Il sisma infrange il tempo e, poiché è la morte, non è contenibile in un pensiero vivente. Non pensabile, resta un evento, che non si fa esperienza. Inter-rompe il sogno che tiene in vita e la capacità di pensare le percezioni sensoriali ed emozionali e trasformarle in esperienza. Ciò fa sì che il terremoto, in quanto insignificabile (come evento a cui non poter dare senso), non possa essere “pensato” se non scindendo il fatto concreto, legato a leggi fisiche, dall’angoscia del cadere in pezzi. Pertanto, l’esperienza del sisma non trova una vera elaborabilità: una parte di essa rimarrà scissa, nella psiche, come luogo di accoglimento di altri antichi “terremoti” affettivi patiti o non vivibili nel soggetto.
Non essendo pensabile, né internalizzabile, se non come zona vuota, di assenza di simbolizzazione, si configura come buio psichico, cecità psichica, luogo di “slegamento”, dove la rappresentazione, sciogliendosi dall’affetto, può perdere il senso e tradursi in mera percezione. In quanto area “vuota”, zona di “slegamento”, nell’elaborazione dei “terremoti” emotivi rimossi e lì riuniti, si configura cionondimeno come apertura psichica all’ignoto, disponibilità ad una nuova nascita.

**RICHIESTA SCRITTA 1**
Puoi estrarre dall'estratto sul sisma il tratto che va da "Non essendo pensabile, né" fino a "una nuova nascita.", copiandolo parola per parola?
**RICHIESTA SCRITTA 2**
Come riassumeresti in due frasi l'estratto sul sisma?

**DATI ARCHIVIATI**
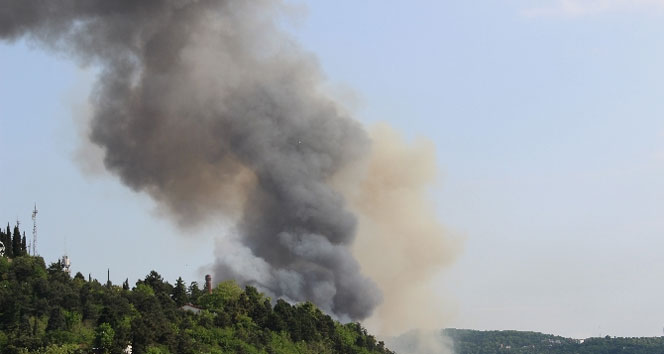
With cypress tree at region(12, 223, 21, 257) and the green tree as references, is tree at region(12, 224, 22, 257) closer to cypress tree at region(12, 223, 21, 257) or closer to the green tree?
cypress tree at region(12, 223, 21, 257)

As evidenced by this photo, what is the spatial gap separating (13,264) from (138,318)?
16.2 meters

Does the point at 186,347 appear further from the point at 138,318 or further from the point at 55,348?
the point at 55,348

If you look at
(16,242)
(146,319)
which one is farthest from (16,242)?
(146,319)

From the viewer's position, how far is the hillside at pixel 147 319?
3351 inches

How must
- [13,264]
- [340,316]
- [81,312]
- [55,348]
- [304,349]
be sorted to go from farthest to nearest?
[340,316] → [304,349] → [13,264] → [81,312] → [55,348]

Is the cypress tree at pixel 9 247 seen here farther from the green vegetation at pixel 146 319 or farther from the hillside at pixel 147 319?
the hillside at pixel 147 319

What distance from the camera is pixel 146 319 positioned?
9075 cm

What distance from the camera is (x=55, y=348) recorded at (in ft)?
256

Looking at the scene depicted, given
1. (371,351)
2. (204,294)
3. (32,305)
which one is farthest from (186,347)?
(371,351)

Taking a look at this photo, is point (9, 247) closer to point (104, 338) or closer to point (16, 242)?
point (16, 242)

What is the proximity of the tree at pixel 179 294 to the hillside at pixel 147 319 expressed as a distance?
0.11 meters

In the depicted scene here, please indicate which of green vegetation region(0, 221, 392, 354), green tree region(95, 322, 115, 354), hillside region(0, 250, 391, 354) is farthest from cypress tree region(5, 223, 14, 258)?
green tree region(95, 322, 115, 354)

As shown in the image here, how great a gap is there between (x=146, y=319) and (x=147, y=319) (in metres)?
0.09

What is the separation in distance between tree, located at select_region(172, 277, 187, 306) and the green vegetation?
4.4 inches
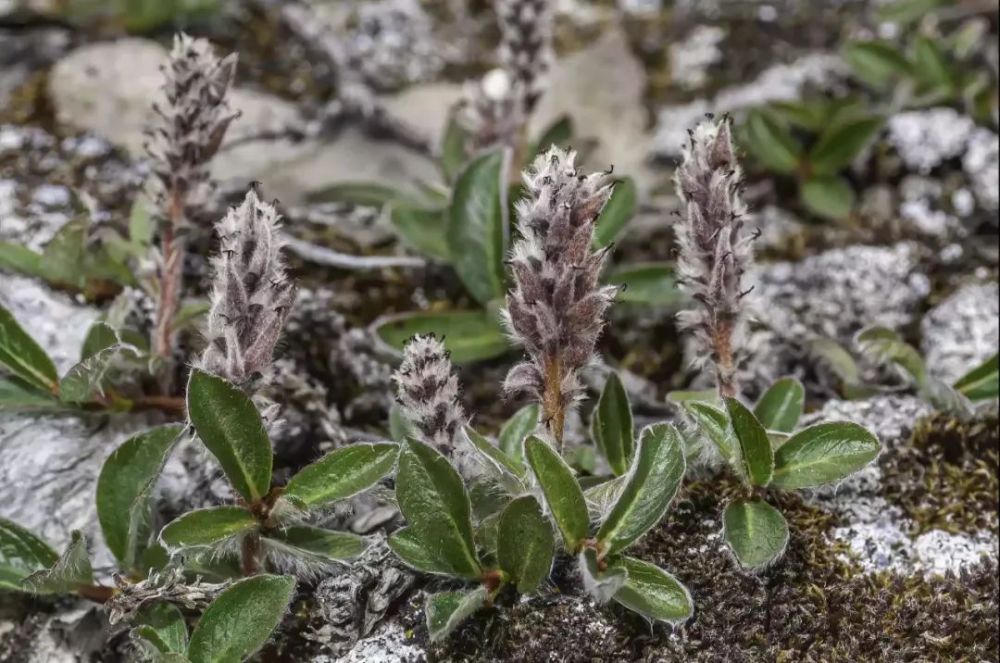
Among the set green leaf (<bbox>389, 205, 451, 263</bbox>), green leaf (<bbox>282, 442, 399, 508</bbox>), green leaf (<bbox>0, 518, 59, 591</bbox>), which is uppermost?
green leaf (<bbox>389, 205, 451, 263</bbox>)

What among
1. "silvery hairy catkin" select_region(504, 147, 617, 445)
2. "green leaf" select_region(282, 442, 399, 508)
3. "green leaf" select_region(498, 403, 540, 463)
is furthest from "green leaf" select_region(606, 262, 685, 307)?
"green leaf" select_region(282, 442, 399, 508)

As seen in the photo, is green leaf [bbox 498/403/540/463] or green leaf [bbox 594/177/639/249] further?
green leaf [bbox 594/177/639/249]

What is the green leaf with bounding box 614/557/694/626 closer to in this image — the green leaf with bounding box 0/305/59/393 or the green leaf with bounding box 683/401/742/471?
the green leaf with bounding box 683/401/742/471

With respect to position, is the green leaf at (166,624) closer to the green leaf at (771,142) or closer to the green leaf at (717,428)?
the green leaf at (717,428)

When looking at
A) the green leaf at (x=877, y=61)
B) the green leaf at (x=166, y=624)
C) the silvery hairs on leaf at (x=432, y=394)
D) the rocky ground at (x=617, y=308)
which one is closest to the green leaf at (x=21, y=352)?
the rocky ground at (x=617, y=308)

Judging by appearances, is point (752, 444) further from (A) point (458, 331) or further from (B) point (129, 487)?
(B) point (129, 487)

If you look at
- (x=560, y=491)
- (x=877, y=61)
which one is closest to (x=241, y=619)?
(x=560, y=491)

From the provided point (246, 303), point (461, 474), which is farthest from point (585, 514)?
point (246, 303)
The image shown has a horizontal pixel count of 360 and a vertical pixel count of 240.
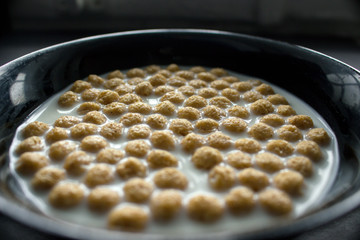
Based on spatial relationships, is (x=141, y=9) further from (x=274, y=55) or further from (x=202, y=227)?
(x=202, y=227)

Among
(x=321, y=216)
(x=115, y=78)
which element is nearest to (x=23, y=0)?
(x=115, y=78)

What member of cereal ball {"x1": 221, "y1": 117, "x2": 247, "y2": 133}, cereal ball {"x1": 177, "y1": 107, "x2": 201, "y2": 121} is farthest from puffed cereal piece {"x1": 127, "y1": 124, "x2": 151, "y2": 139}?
cereal ball {"x1": 221, "y1": 117, "x2": 247, "y2": 133}

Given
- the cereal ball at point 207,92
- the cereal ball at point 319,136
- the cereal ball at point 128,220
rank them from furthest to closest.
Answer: the cereal ball at point 207,92, the cereal ball at point 319,136, the cereal ball at point 128,220

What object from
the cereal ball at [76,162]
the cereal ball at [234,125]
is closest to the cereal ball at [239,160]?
the cereal ball at [234,125]

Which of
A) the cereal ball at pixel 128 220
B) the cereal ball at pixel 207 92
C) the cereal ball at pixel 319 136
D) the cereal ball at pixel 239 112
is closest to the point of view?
the cereal ball at pixel 128 220

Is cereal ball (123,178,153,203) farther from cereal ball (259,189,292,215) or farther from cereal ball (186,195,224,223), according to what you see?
cereal ball (259,189,292,215)

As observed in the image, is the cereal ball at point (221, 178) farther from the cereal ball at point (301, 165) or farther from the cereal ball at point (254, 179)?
the cereal ball at point (301, 165)
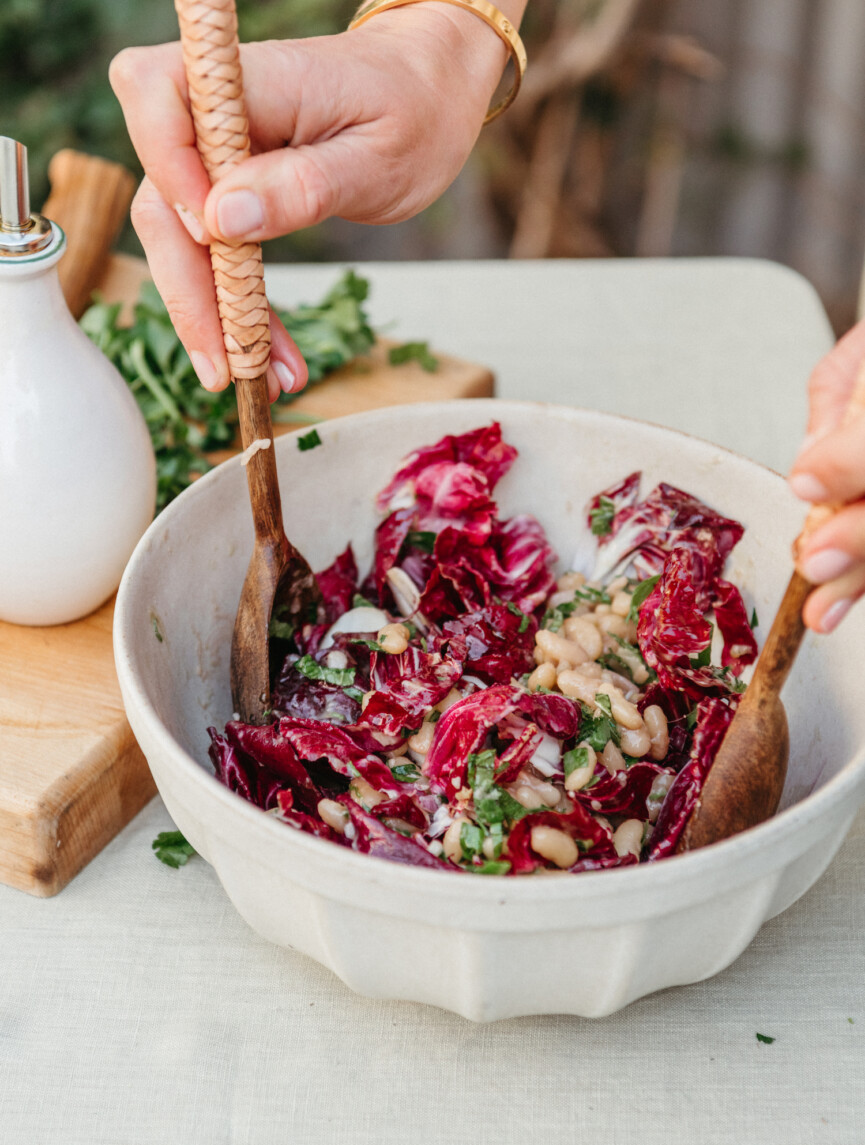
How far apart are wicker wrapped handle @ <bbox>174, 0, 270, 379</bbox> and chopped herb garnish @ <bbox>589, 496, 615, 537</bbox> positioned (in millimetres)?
456

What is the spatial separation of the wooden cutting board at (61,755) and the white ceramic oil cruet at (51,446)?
5cm

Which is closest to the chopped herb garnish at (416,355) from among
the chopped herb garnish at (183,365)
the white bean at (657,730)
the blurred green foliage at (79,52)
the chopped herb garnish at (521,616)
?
the chopped herb garnish at (183,365)

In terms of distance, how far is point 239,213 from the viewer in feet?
3.00

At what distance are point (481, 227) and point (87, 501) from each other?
3.22m

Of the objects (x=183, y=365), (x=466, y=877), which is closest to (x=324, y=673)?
(x=466, y=877)

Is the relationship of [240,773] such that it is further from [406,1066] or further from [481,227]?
[481,227]

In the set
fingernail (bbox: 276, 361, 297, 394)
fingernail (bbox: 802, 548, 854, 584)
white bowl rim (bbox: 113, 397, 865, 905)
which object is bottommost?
white bowl rim (bbox: 113, 397, 865, 905)

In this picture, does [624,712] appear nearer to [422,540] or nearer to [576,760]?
[576,760]

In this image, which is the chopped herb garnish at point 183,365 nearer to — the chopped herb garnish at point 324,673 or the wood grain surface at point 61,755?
the wood grain surface at point 61,755

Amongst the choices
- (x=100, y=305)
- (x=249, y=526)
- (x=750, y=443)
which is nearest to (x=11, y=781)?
(x=249, y=526)

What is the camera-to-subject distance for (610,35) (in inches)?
140

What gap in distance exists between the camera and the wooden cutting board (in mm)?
1070

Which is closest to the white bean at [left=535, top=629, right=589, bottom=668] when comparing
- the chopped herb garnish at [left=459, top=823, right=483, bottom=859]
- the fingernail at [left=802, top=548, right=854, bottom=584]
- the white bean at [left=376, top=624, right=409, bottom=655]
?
the white bean at [left=376, top=624, right=409, bottom=655]

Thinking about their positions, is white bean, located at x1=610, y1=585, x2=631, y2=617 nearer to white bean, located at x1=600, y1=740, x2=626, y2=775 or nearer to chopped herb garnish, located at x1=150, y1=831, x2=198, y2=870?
white bean, located at x1=600, y1=740, x2=626, y2=775
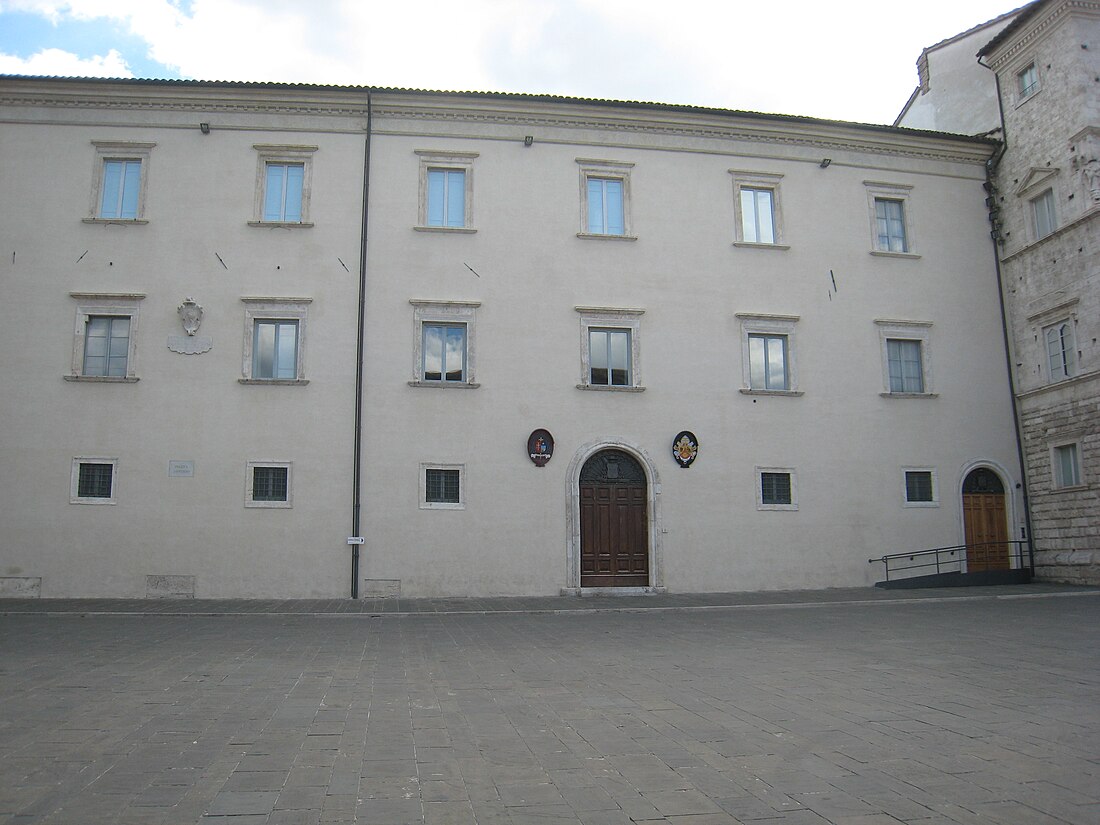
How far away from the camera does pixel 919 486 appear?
2095 cm

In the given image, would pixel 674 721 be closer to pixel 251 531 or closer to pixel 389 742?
pixel 389 742

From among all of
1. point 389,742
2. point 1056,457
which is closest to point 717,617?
point 389,742

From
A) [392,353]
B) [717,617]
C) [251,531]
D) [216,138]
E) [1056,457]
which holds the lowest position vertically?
[717,617]

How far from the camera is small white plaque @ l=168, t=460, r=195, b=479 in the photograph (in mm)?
18250

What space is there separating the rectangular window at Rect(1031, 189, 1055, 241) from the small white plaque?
21320 millimetres

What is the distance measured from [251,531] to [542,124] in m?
11.8

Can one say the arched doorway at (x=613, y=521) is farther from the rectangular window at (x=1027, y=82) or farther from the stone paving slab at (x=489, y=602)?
the rectangular window at (x=1027, y=82)

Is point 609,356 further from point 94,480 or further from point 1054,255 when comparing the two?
point 94,480

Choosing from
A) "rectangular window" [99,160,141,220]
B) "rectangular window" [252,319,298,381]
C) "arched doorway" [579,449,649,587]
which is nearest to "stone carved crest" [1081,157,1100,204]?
"arched doorway" [579,449,649,587]

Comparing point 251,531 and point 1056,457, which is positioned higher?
point 1056,457

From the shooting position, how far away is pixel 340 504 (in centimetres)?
1841

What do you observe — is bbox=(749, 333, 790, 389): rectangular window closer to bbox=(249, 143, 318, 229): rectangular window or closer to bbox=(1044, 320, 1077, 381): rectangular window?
bbox=(1044, 320, 1077, 381): rectangular window

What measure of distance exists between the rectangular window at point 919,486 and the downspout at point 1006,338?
263 centimetres

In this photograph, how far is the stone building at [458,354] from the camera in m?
18.3
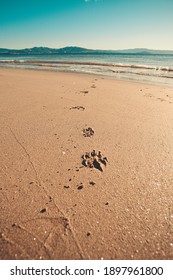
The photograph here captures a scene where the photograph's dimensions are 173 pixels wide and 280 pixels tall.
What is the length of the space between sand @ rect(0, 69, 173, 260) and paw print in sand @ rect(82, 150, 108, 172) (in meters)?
0.01

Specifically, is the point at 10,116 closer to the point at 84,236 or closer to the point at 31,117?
the point at 31,117

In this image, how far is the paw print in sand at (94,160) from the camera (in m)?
2.30

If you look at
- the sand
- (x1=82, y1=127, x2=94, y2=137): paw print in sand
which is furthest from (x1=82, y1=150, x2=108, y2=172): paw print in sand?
(x1=82, y1=127, x2=94, y2=137): paw print in sand

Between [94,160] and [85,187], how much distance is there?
511 mm

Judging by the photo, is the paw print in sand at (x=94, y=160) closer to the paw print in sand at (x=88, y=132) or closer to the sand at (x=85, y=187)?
the sand at (x=85, y=187)

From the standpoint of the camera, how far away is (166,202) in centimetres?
180

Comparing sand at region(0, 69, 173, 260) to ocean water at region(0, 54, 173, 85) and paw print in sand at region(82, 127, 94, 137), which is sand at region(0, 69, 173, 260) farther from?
ocean water at region(0, 54, 173, 85)

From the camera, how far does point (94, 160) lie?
240cm

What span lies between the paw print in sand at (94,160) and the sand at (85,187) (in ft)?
0.04

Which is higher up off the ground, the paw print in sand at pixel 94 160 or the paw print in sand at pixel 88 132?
the paw print in sand at pixel 88 132

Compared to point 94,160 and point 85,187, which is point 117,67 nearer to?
point 94,160

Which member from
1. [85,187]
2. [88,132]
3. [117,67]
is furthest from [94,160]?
[117,67]

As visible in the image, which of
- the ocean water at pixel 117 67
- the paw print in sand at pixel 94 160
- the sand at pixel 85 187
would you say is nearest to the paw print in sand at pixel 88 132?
the sand at pixel 85 187
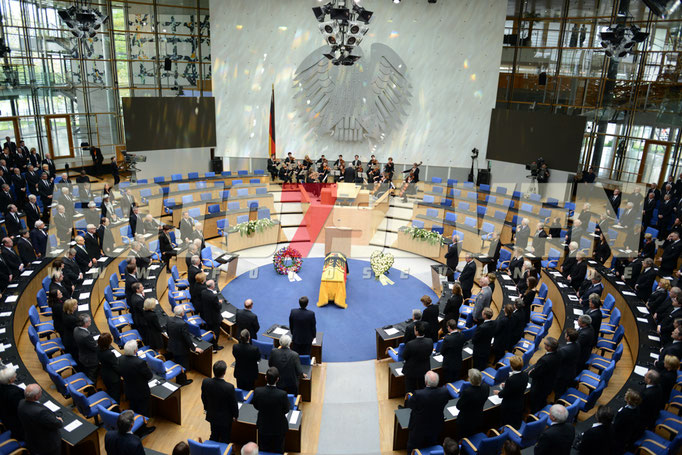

**RISPOSTA 1**
Non essendo pensabile, né internalizzabile, se non come zona vuota, di assenza di simbolizzazione, si configura come buio psichico, cecità psichica, luogo di “slegamento”, dove la rappresentazione, sciogliendosi dall’affetto, può perdere il senso e tradursi in mera percezione. In quanto area “vuota”, zona di “slegamento”, nell’elaborazione dei “terremoti” emotivi rimossi e lì riuniti, si configura cionondimeno come apertura psichica all’ignoto, disponibilità ad una nuova nascita.

**RISPOSTA 2**
Il sisma, in quanto morte, non è pensabile né si fa esperienza, e può essere "pensato" solo scindendo il fatto concreto, legato a leggi fisiche, dall'angoscia del cadere in pezzi; per questo una parte di esso resta scissa nella psiche, accogliendo antichi "terremoti" affettivi. Questa zona vuota, priva di simbolizzazione e luogo di "slegamento" in cui la rappresentazione può perdere il senso, si configura tuttavia anche come apertura psichica all'ignoto e disponibilità a una nuova nascita.